L'Iran a affirmé mardi avoir abattu un drone américain entré dans son espace aérien. Depuis, les Gardiens de la révolution ont diffusé plusieurs vidéos et photographies présentées comme provenant de l'appareil. Ces images montrent ce qui semble être un drone de type MQ-9 Reaper, en partie endommagé, exposé dans un lieu non précisé. Les autorités iraniennes affirment que le drone a été abattu par un missile sol-air dans la région du golfe Persique.

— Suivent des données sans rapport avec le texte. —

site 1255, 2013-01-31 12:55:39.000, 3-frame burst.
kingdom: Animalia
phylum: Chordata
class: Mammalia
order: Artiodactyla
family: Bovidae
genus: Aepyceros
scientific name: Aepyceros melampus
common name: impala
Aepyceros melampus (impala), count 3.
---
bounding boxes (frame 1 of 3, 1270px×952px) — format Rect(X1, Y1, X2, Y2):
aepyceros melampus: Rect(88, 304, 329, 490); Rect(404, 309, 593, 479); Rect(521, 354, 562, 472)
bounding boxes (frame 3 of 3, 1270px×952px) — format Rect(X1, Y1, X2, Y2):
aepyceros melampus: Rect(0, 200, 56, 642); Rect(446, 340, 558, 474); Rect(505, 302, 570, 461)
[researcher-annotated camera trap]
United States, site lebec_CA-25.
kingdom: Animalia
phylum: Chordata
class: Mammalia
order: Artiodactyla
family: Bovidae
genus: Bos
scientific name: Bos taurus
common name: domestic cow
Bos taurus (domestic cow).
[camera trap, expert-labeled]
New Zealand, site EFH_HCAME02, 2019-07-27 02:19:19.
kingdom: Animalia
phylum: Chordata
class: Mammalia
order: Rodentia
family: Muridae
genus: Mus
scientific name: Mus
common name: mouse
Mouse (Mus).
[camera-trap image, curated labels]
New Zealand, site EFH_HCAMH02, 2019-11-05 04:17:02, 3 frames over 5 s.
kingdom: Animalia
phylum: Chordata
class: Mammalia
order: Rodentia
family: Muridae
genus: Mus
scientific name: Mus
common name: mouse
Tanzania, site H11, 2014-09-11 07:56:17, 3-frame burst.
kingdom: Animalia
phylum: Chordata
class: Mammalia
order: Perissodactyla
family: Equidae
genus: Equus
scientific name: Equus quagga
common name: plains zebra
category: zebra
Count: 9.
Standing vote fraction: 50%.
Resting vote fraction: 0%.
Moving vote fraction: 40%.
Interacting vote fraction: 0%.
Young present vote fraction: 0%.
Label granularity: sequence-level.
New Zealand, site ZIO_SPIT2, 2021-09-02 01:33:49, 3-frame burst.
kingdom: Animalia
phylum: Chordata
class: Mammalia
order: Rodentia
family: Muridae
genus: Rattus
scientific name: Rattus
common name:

Cependant, des experts en imagerie et en renseignement d'origine open source (OSINT) ont rapidement analysé ces documents. Ils soulèvent plusieurs incohérences. Sur certaines images, les dommages subis par l'appareil ne correspondent pas à un impact de missile. De plus, des marques et des numéros de série visibles sur les débris ne correspondent pas aux standards utilisés par l'armée américaine pour ce type de drone. Plusieurs analystes estiment qu'il pourrait s'agir d'une ancienne épave, recyclée à des fins de propagande.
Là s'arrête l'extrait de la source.